What contributing to QSV taught me

Learning Rust with my first real project

3 min, 570 words

Categories: Learnings

Tags: rust

I kinda had to learn Rust, because I sucked at C/C++ so badly. Once beyond the fun phase of copy-and-paste Adruino programming, my fascination with microcontrollers inevitably threw me back into the C/C++ nightmare of my college years. I could do Java/Scala/Python, but still clueless about how to properly manipulate strings in C/C++. So Rust was kinda my lifeboat.

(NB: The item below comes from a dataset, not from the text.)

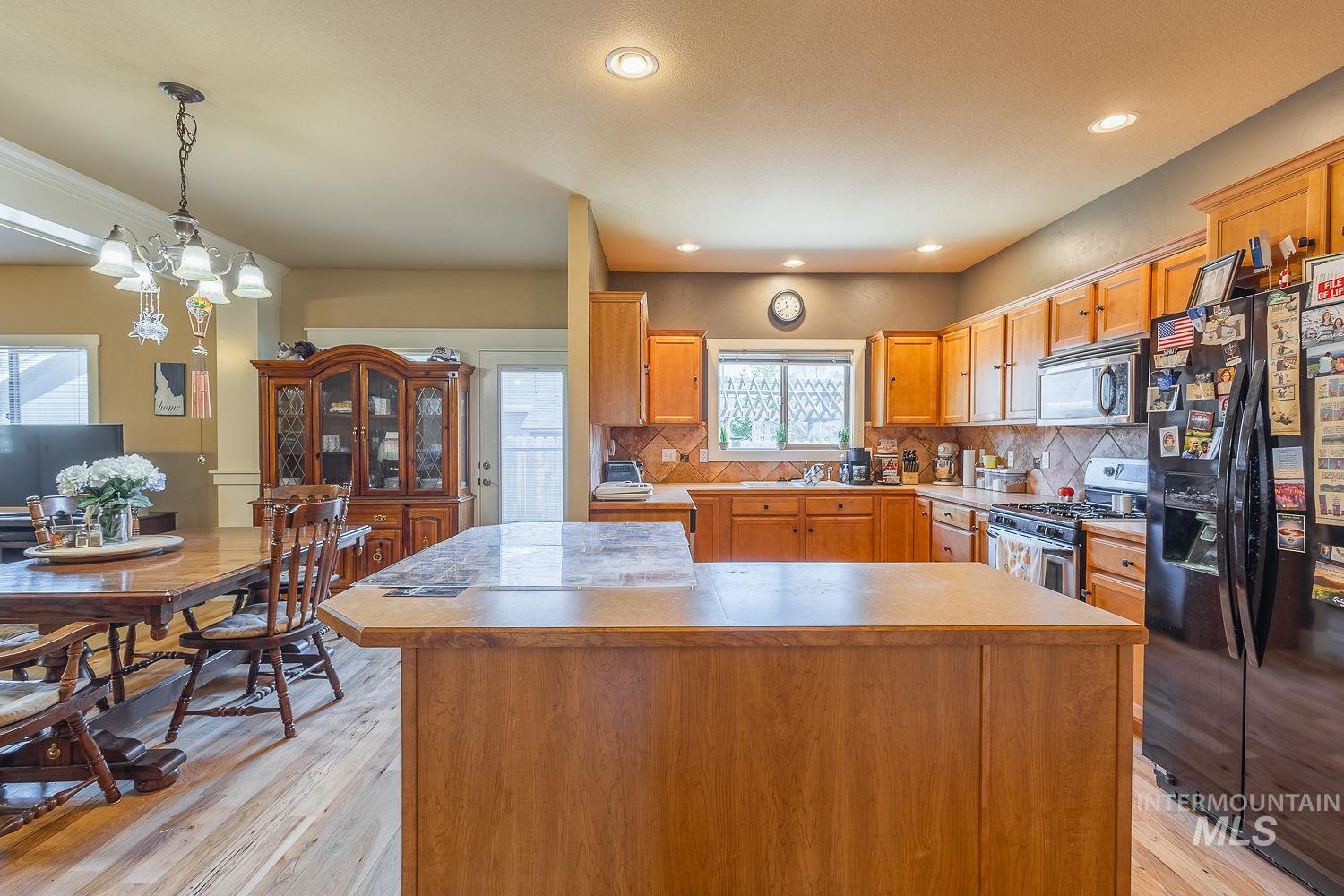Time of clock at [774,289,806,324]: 11:39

And in order to learn Rust, I had to do a real project. After a few false starts, I stumbled upon a neat little project called xsv that can JOIN csv files with blazing speed. Kinda like what we use Spark for at work, except condensed into one tiny CLI tool. Eventually I found the one active fork called qsv maintained by friendly Joel and decided to jump in.

Here are a few takeaways from my very first real Rust project.

No need for Rust Debugger

I sunk in a few days trying to get LLDB and GDB debugging flow working. The payoff was too small. I am sure I would need such powerful tools someday, but for my simple and occasional needs, dbg!() is enough.

rustfmt is a Friend, and clippy is a Mentor_

I received some complaints for my first few PR's because I wasn't used to running cargo fmt. Same with cargo clippy. Then I found that I could be sloppy with my whitespaces and indentations as long as I run rustfmt later. And clippy made me feel like having a personal mentor standing over my shoulders to check my newbie Rust code.

Cargo Check on Save

I had disabled cargo-check-on-save for a while because my laptop would almost freeze with all the work it's doing. Then I read the first section of Zero to Production in Rust and decided to give it another try in order to decrease perceived compilation time. It made a night and day difference to my productivity! Compilation errors appear immediately after making changes, all visually annotated right with the source in vscode.

It's Okay to Upgrade the Compiler

I don't ever remember upgrading the compiler so frequently in Java or Python land. Just a few days after new Rust release, qsv would actually pick up new Rust language features, and I would be forced to upgrade my Rust version in order to compile. With Rustup, it just worked.

Rust likes Memory

It's easy to go over default stack size of 2MB with large arrays [u8] instead of vectors Vec<u8>.

And because Rust works so well, sometimes we forget and try to load really large files that exhausts hardware RAM. It's amazing that there's no segmentation fault!

Serde is Slow, and so is Clone()

Serde is used pervasively in Rust. Convenience is costly though. Fast code needs to avoid serde.

Sprinkling clone() around is probably the easiest way to silence borrow-checker errors. But payment may come due in terms of performance. Write correct Rust code without resorting to clone().

Rayon and Streaming Data

It would seem that Rayon parallel processing wouldn't work with streaming data because data would be arriving one at a time. I learned from More Stina Blog! that streaming data can first be put into batches, then Rayon parallel iterator can plow through them as usual.